Publicidade

Já saiu para caminhar com uma criança e ouviu a mesma pergunta umas vinte vezes? Que planta é essa, que bicho é aquele, esse cogumelo pode pegar? Quase sempre a resposta honesta é não sei.

A curiosidade por natureza aparece cedo e costuma morrer aí, na falta de resposta. E não é culpa de ninguém: reconhecer espécies é conhecimento específico, que a maioria de nós nunca teve.

Existe um aplicativo gratuito que muda esse jogo de um jeito bem direto: você aponta a câmera e ele diz o que está vendo, ali, na hora. Este texto explica como funciona e como aproveitar bem.

Baixe grátis 👇

Disponível no Google Play

Baixar na App Store

Criança apontando o celular para um arbusto de flores amarelas ao lado da mãe num parque

Principais Conclusões

  • O Seek identifica plantas, animais, fungos e insetos apontando a câmera, sem precisar tirar foto
  • É mantido pelo iNaturalist e a ficha do Google Play não indica anúncios nem compras dentro do app
  • A própria descrição do aplicativo o apresenta como seguro para crianças
  • Ele usa as observações do iNaturalist para mostrar o que costuma aparecer na sua região
  • Há um sistema de distintivos e desafios que transforma a caminhada em jogo
  • Serve como porta de entrada: identifica com boa margem, mas não substitui confirmação profissional

Apontar é diferente de fotografar

A maior parte dos aplicativos de identificação funciona assim: você tira a foto, envia, espera e recebe a resposta. Funciona bem, mas quebra o ritmo.

O Seek trabalha de outro jeito. A descrição na loja convida a abrir a câmera e sair à procura, apontando o aparelho para os seres vivos ao redor.

Na prática, a identificação vai acontecendo enquanto você mira. Isso muda a experiência: em vez de uma consulta, vira exploração.

Não é só planta

Este é o diferencial que costuma surpreender quem instala esperando um identificador de plantas apenas.

A ficha descreve o reconhecimento de animais silvestres, plantas e fungos, e menciona listas de insetos, aves, plantas e anfíbios da sua região.

Ou seja, a mesma caminhada rende identificação da árvore, do passarinho que pousou nela e do cogumelo que nasceu no pé dela.

O que é o iNaturalist

Vale saber quem está por trás, porque isso explica a qualidade do reconhecimento.

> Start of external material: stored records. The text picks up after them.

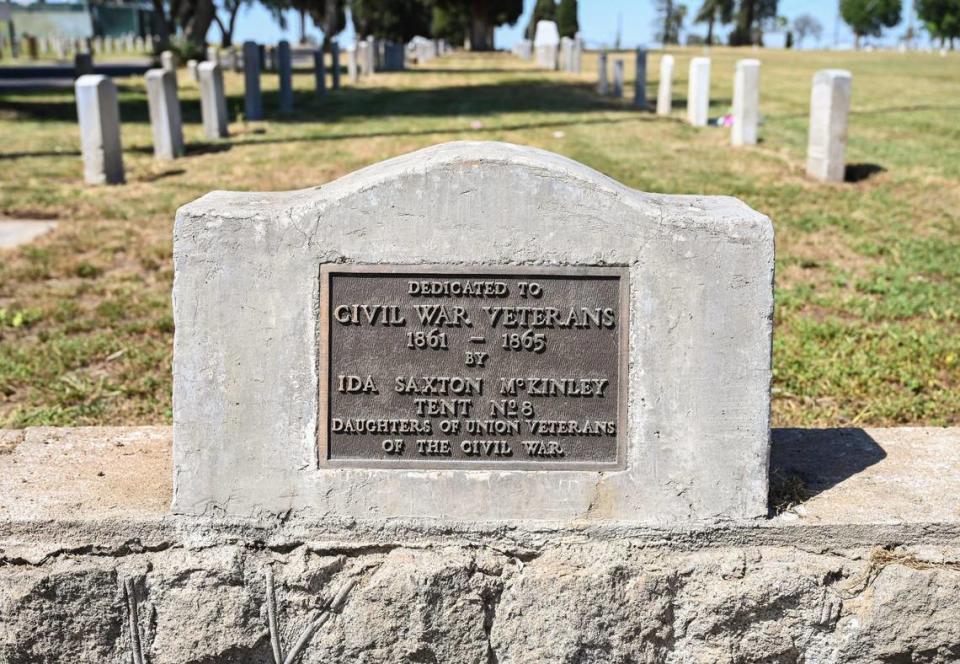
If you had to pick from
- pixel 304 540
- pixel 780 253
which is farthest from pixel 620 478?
pixel 780 253

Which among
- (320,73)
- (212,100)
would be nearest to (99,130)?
(212,100)

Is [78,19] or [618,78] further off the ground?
[78,19]

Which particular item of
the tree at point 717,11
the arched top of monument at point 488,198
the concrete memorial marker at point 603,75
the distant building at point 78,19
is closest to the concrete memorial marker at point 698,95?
the concrete memorial marker at point 603,75

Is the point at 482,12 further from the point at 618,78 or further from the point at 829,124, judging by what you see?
the point at 829,124

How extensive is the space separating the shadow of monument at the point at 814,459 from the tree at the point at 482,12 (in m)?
61.4

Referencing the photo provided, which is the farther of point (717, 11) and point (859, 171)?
point (717, 11)

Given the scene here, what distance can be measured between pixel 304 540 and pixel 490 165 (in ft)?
3.99

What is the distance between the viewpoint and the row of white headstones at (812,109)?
37.8ft

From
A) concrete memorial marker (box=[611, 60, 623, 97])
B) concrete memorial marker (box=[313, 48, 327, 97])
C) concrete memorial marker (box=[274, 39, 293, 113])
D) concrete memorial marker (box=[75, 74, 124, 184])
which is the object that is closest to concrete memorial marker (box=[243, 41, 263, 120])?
concrete memorial marker (box=[274, 39, 293, 113])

O iNaturalist é uma das maiores plataformas de registro de biodiversidade do mundo.

Nela, pessoas comuns e especialistas registram o que observam na natureza, e essas observações são revisadas pela comunidade.

A descrição do Seek diz que ele se apoia em milhões dessas observações. É esse acervo que permite mostrar o que costuma aparecer perto de você.

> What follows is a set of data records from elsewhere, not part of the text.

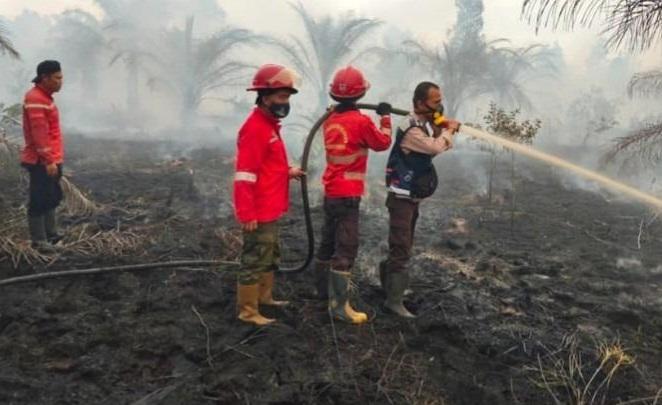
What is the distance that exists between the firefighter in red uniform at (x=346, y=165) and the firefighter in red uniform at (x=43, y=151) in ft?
9.19

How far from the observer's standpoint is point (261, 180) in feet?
12.2

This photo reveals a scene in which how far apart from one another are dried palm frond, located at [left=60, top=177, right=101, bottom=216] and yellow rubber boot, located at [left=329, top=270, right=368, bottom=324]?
4147mm

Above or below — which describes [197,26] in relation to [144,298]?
above

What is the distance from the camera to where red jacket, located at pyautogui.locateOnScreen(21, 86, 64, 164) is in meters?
4.99

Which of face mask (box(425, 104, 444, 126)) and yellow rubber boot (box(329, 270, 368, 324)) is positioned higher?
face mask (box(425, 104, 444, 126))

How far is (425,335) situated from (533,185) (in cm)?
906

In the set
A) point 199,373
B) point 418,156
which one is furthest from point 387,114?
point 199,373

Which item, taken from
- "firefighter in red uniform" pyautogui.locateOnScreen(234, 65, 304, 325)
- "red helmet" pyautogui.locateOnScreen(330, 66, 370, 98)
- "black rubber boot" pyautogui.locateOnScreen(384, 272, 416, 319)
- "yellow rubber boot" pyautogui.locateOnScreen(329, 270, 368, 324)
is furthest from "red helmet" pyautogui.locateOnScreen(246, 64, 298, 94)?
"black rubber boot" pyautogui.locateOnScreen(384, 272, 416, 319)

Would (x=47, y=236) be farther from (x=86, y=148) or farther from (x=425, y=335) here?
(x=86, y=148)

Por que a região importa tanto

Identificar espécie sem considerar o lugar é um convite ao erro. Uma planta comum na Europa pode não existir no Brasil, e vice-versa.

Ao levar em conta a sua localização, o aplicativo elimina de saída um monte de candidatas impossíveis e aumenta muito a chance de acerto.

É a mesma lógica que um biólogo usa: começar perguntando o que é plausível existir naquele lugar.

Seguro para crianças

A própria ficha do aplicativo destaca isso, e é uma informação relevante para quem vai instalar no celular de um filho.

A descrição apresenta o aplicativo como ótimo para famílias que querem passar mais tempo explorando a natureza juntas.

Ainda assim, vale a recomendação de sempre: dê uma olhada nas permissões pedidas e converse sobre o uso, como você faria com qualquer aplicativo.

Distintivos transformam a caminhada em jogo

A ficha menciona ganhar distintivos por observar diferentes espécies e participar de desafios. Parece detalhe bobo e é o que segura a atenção de criança.

A dinâmica é a mesma dos jogos de colecionar: cada espécie nova identificada vira conquista, e a vontade de completar puxa para a próxima caminhada.

Para adulto também funciona. Muita gente descobre que passou a reparar em coisas que ignorava há anos no mesmo trajeto de sempre.

Como baixar no Android

Na Google Play, busque por Seek e confirme o desenvolvedor: iNaturalist. Existem outros aplicativos com nome parecido.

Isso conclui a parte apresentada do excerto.